Wacana Tuhan sebagai A God dan The God sebetulnya muncul juga sebagai suatu perdebatan konseptual di dalam aama-agama lain. Dalam agama Hindu, sebuah agama yang jauh lebih tua dari pada agama Islam, juga dikenal aliran Advita Vedanta (non-duality) yang menganggap Tuhan memiliki privasi dan distinktifnya sendiri, dan aliran Dwita Wedanta yang mengakomodir faham dualitas, yakni adanya Brahma Saguna yang memiliki entitas sendiri sesuai dengan kapasitasnya sebagai Tuhan Yang Maha Kuasa, dan Brahma Nirguna yang tidak memiliki entitas dan privasi sendiri, melainkan menyebar di mana-mana. Konsep ini mengingatkan kita kepada konsep jauhar dan ’aradl di dalam teologi Islam.

Dalam Taoisme juga muncul wacana serupa, yang sering disimbolkan dengan Yan dan Yin. Demikian pula dalam tradisi Zohar dalam agama Yahudi, yang lebih dikenal dengan Ein Sof dan Sefirot. Hanya Keberadaan Brahma Yang Mutlak, dalam agama Hindu pada umumnya, konsep yang dipakai adalah monoteisme. Konsep tersebut dikenal sebagai filsafat Advaita Vedanta yang berarti “tak ada duanya”.
Selayaknya konsep ketuhanan dalam agama monoteistik lainnya. Dalam konsep Advaita Vedanta menganggap Tuhan merupakan pusat segala kehidupan di alam semesta, dan dalam agama Hindu, Tuhan dikenal dengan sebutan Brahma. Hanya Brahma yang dapat disebut Sat (existence or truth), artinya hanya Brahma yang demikian keberadaan, dan Ananda (Bliss). Di luar Brahma keadaannya adalah a-sat (consciousness), artinya bukan keberadaan yang ada secara kekal. Namun di dalam pengalaman hidup sehari-hari dunia kelihatannya benar-benar nyata, yang dapat dilihat dan diamati. Ajaran Advaita dari Sankara menegaskan sifat transenden dari Brahma yang tiada dua-Nya dan juga dualisme daripada alam semesta termasuk Isvara yang memerintahnya. Yang nyata adalah Brahma atau Atma.
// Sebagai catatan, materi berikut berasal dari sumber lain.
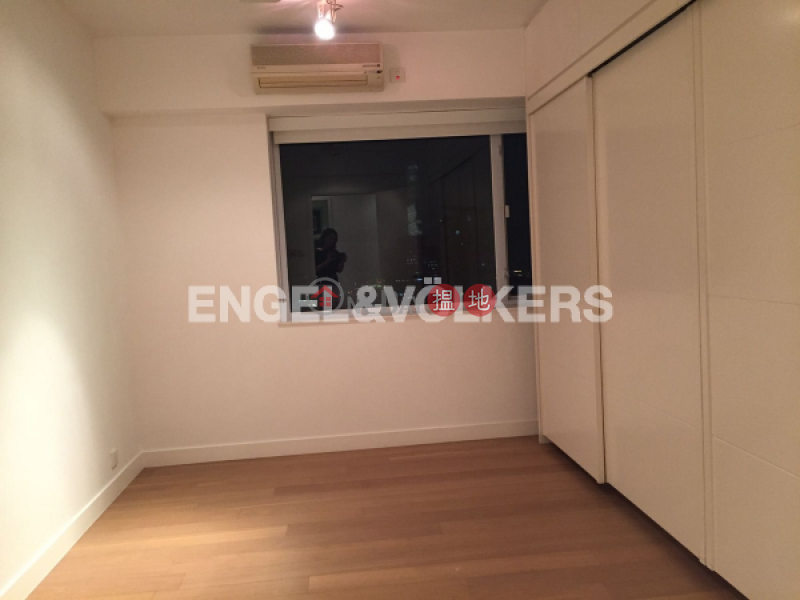 4 Bedroom Luxury Flat for Rent in Mid Levels West | Hong Kong Garden 香港花園 Rental Listings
Wacana dalam agama Hindu di atas mengingatkankita kepada konsep Tanzih (dari kata nazzaha berarti menjauh, berjarak, dan membersihkan), sebuah istilah yang sering digunakan untuk menggambarkan bahwa Tuhan dan makhluk-Nya amat jauh dan tak terbandingkan (uncomparable). Tuhan tak dapat digambarkan dan dibandingkan dengan makhluk-Nya. Ia berbeda secara mutlak dengan makhluk-Nya dan tidak ada kata sifat yang mampu melukiskan-Nya. Sedangkan tasybih (dari kata syabbaha berarti menyerupakan) yakni menyerupakan sesuatu dengan sesuatu yang lain. Tasybih adalah istilah yang digunakan untuk menggambarkan bahwa Tuhan mempunyai kemiripan dengan alam sebagai makhluk-Nya karena alam adalah lokus penampakan (madhhar) diri-Nya. Dengan kata lain, alam (secara harfiah berarti tanda) adalah ayat untuk mengungkap identitas Tuhan.(**)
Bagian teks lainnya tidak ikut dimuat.